Certain former KCG management employees were terminated upon the Acquisition of KCG, and as a result were paid an aggregate of $6.4 million pursuant to their existing employment contracts. This amount was recognized as an expense by the Company and was included in Employee compensation and payroll taxes in the consolidated statements of comprehensive income for the year ending December 31, 2017. The Company also made annual incentive compensation payments in 2018 to former KCG employees who became employees of the Company following the Acquisition of KCG, and accrued related compensation expense of approximately $35.3 million during the year ended December 31, 2017, which was included in Employee compensation and payroll taxes in the consolidated statements of comprehensive income for the year ended December 31, 2017.

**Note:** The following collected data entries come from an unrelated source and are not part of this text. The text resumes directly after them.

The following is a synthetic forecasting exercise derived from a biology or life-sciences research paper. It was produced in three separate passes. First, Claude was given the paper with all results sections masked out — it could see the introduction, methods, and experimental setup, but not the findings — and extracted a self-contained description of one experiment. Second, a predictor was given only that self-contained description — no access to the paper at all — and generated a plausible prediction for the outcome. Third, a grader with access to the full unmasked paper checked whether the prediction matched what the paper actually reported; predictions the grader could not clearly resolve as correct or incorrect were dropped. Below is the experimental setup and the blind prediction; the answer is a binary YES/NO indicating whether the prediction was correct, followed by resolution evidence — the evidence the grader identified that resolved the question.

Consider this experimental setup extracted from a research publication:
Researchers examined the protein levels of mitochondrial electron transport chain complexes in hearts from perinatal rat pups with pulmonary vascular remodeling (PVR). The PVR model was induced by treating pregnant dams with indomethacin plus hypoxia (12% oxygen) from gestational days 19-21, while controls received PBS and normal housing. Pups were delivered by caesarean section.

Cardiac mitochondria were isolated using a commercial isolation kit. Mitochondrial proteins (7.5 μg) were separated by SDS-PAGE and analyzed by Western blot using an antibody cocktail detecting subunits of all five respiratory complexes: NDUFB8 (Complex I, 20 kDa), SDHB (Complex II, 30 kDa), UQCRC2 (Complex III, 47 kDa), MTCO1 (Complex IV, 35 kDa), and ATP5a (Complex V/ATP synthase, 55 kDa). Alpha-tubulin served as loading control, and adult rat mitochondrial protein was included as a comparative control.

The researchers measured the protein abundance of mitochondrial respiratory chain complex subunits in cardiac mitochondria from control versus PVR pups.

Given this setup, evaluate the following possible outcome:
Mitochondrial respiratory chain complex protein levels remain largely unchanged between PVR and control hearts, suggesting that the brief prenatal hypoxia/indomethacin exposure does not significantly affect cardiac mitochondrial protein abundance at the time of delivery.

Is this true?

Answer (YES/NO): YES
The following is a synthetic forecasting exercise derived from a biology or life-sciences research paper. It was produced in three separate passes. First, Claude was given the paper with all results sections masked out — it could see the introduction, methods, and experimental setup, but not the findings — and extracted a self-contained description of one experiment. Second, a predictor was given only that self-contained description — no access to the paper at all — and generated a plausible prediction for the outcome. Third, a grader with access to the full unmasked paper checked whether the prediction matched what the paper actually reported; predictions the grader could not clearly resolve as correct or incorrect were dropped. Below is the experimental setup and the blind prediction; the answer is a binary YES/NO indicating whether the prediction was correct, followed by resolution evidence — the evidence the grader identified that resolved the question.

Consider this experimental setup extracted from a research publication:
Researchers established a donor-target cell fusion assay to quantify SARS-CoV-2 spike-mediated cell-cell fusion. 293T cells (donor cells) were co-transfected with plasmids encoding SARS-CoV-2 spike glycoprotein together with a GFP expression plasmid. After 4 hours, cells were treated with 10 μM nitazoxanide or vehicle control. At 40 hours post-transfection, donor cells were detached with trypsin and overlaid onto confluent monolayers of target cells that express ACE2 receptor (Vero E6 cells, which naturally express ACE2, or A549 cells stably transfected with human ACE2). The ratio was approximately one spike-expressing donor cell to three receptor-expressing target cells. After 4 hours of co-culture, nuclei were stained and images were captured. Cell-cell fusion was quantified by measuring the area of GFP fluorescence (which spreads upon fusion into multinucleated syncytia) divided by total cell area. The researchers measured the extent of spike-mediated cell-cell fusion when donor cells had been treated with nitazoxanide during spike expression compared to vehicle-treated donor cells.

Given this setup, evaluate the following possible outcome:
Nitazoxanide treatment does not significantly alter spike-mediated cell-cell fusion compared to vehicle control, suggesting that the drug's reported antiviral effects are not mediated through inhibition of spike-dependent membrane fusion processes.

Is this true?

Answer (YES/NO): NO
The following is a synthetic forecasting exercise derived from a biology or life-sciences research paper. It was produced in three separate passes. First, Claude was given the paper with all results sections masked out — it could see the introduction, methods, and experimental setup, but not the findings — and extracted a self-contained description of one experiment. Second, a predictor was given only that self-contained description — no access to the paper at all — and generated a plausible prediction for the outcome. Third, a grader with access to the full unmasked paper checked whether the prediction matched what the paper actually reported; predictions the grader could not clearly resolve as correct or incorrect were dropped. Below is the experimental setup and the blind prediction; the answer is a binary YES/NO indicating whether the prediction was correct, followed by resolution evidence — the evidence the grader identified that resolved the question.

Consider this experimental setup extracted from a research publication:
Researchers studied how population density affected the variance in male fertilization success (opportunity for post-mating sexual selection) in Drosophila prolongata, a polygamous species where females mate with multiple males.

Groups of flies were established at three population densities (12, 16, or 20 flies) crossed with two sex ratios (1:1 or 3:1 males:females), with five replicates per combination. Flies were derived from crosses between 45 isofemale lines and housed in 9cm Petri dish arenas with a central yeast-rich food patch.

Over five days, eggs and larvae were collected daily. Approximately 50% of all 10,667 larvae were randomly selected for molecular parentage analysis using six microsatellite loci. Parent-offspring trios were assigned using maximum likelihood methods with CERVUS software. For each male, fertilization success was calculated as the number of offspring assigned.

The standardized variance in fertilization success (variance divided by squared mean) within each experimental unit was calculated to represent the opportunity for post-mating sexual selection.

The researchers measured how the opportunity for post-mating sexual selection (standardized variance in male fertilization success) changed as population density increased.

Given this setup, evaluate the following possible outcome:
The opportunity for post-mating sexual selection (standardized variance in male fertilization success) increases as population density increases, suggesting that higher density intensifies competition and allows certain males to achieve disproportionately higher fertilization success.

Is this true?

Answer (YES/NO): NO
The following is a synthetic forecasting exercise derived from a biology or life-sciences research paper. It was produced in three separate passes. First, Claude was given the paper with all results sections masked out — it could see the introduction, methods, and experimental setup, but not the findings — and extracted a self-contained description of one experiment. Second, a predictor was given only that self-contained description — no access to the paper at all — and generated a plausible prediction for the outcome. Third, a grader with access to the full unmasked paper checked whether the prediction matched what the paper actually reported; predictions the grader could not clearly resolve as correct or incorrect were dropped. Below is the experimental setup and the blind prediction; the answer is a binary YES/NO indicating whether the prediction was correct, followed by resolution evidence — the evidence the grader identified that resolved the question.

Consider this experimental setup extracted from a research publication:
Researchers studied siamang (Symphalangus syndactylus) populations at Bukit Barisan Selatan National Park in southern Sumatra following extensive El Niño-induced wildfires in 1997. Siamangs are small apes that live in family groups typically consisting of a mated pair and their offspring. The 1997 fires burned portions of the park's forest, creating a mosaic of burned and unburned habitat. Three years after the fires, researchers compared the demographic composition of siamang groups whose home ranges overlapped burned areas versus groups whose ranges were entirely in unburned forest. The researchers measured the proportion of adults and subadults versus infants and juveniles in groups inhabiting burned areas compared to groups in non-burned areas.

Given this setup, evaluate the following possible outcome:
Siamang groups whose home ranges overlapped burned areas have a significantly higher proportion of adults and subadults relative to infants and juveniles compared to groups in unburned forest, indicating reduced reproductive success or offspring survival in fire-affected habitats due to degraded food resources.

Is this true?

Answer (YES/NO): YES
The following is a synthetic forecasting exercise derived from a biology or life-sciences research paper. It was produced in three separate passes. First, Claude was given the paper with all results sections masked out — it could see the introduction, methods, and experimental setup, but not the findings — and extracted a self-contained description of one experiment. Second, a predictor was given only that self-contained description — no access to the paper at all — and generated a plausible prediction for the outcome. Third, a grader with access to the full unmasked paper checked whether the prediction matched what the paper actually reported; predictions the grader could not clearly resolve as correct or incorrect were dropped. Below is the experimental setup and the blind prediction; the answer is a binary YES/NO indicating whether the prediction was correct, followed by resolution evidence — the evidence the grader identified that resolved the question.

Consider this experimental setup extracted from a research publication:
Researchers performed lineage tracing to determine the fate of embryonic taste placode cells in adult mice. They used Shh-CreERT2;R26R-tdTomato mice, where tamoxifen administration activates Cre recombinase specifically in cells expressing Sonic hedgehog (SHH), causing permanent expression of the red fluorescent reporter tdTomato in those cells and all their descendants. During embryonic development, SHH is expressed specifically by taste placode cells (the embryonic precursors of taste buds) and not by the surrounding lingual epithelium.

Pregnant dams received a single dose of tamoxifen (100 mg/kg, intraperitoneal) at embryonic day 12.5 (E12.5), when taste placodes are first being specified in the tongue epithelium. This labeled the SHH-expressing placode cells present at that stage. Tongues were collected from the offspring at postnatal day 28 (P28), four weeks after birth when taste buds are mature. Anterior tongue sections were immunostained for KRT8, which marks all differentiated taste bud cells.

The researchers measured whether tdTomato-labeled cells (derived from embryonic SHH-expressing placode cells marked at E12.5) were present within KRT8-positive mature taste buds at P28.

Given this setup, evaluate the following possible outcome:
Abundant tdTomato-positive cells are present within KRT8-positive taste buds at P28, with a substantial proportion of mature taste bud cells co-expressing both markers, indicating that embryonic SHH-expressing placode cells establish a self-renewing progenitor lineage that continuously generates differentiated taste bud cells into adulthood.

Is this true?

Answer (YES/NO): NO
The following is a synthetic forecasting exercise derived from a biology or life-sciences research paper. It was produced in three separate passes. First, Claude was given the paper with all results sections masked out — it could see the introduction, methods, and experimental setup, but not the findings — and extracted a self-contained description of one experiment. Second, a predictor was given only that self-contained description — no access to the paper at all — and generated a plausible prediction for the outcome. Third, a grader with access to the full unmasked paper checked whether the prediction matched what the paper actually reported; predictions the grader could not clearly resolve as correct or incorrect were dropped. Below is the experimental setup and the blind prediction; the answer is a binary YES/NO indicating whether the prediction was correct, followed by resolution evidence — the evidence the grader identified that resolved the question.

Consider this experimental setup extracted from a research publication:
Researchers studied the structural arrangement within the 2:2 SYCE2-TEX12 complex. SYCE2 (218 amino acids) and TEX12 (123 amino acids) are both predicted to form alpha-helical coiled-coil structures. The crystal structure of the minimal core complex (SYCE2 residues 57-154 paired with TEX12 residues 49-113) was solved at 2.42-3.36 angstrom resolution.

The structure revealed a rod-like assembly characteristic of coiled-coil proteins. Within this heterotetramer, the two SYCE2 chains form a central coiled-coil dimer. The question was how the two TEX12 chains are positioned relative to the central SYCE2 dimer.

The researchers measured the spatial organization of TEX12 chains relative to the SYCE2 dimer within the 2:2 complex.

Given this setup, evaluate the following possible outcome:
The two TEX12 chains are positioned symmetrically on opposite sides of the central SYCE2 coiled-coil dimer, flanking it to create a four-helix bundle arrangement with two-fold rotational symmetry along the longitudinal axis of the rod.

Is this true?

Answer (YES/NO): NO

Purchase price and goodwill

The aggregate cash purchase price of $1.4 billion was determined as the sum of the fair value, at $20.00 per share, of KCG shares and warrants outstanding to former KCG stockholders at closing and the fair value of KCG employee stock based awards that were outstanding, and which vested at the Closing Date.

The purchase price has been allocated to the assets acquired and liabilities assumed using their estimated fair values at the Closing Date of the Acquisition of KCG. Adjustments to the provisional values during the measurement period were recorded in the reporting period in which the adjustment amounts were determined. No further adjustments to the provisional values remain. The Company engaged third party specialists for the purchase price allocation.

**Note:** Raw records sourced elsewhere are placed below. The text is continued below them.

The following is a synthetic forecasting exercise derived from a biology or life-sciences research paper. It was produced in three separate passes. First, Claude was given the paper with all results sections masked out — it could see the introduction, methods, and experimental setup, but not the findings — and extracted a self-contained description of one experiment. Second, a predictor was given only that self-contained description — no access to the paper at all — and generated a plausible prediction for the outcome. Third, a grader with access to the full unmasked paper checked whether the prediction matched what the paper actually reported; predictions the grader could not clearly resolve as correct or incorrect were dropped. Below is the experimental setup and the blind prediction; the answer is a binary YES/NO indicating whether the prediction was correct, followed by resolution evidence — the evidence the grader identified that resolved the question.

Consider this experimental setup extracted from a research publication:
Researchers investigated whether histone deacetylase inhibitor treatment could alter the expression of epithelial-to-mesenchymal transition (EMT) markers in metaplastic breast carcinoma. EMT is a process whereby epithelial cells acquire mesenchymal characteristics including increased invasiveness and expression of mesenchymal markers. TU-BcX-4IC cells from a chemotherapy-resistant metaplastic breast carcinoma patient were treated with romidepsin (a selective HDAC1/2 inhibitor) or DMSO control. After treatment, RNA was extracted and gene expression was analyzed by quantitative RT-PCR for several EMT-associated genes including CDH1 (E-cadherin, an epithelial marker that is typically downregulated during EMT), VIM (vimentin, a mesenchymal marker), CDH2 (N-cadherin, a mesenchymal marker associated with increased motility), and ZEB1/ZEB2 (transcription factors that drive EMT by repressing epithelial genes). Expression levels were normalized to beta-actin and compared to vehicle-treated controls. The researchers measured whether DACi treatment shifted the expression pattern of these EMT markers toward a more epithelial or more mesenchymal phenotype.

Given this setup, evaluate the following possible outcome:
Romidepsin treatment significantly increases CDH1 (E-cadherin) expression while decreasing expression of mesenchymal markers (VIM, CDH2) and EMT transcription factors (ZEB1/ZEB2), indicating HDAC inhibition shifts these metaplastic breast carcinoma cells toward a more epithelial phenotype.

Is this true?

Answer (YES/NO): NO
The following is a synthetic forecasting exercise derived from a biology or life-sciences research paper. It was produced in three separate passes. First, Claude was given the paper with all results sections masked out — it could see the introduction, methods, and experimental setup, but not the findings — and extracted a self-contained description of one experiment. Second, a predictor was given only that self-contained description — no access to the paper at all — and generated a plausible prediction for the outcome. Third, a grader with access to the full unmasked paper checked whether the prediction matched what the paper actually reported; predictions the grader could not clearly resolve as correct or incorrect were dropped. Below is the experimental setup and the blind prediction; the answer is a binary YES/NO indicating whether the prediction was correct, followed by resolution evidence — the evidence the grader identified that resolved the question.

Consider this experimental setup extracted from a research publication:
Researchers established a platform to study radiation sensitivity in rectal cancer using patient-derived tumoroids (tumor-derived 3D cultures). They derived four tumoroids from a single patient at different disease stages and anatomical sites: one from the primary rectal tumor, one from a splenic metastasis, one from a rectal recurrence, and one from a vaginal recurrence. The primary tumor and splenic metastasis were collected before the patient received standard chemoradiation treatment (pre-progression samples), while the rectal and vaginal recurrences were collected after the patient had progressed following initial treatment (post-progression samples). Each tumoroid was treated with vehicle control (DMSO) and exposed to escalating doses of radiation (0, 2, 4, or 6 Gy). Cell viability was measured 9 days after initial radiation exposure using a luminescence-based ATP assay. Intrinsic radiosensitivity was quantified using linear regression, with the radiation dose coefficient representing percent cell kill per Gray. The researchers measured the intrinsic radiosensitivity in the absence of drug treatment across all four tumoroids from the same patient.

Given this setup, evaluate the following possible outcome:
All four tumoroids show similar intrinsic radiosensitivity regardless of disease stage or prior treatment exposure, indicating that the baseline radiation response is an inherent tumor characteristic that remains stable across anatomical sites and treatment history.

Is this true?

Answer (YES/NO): YES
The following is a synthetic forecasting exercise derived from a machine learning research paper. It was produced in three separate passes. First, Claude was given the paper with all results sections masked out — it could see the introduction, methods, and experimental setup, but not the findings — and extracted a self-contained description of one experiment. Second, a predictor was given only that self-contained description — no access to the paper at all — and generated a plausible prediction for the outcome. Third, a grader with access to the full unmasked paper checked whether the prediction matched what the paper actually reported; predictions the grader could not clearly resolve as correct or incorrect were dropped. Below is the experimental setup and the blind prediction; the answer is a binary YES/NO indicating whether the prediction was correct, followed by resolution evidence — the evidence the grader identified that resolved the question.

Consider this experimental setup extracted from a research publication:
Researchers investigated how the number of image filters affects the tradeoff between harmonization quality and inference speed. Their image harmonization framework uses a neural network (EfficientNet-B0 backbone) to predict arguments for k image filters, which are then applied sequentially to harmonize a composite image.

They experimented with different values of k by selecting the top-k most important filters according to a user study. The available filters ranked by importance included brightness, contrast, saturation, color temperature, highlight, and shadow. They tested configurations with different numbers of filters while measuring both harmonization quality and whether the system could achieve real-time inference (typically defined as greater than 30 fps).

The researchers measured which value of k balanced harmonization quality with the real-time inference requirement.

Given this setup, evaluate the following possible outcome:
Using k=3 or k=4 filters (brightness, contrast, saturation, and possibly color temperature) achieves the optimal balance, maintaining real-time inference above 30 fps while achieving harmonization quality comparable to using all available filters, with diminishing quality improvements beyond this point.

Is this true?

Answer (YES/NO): NO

Amounts allocated to intangible assets, the amortization period and goodwill were as follows:

(in thousands)
Amount
Amortization
Years
Technology
$
67,700

1-6 years
Customer relationships
94,000

13 - 17 years
Trade names
1,000

10 years
Favorable leases
5,895

2-15 years
Exchange memberships
6,400

Indefinite
Intangible assets
$
174,995

 
Goodwill
128,286

 
Total
$
303,281

 


Of the total Goodwill of $128.3 million, $96.2 million has been assigned to the Market Making segment and $32.1 million has been assigned to the Execution Services segment. Such goodwill is attributable to the expansion of products offerings and expected synergies of the combined workforce, products and technologies of the Company and KCG.

Tax treatment of the Acquisition of KCG

The Company believes that the Acquisition of KCG will be treated as a tax-free transaction to the Company that does not result in a step up in tax basis in the acquired assets and, therefore, KCG’s tax basis in its assets and liabilities generally carries over to the Company following the Acquisition of KCG. None of the goodwill is expected to be deductible for tax purposes.

The Company recorded net deferred tax assets of $23.9 million with respect to recording KCG’s assets and liabilities under the purchase method of accounting as described above as well as recording the value of other tax attributes acquired as a result of the Acquisition of KCG, as described in Note 14 "Income Taxes".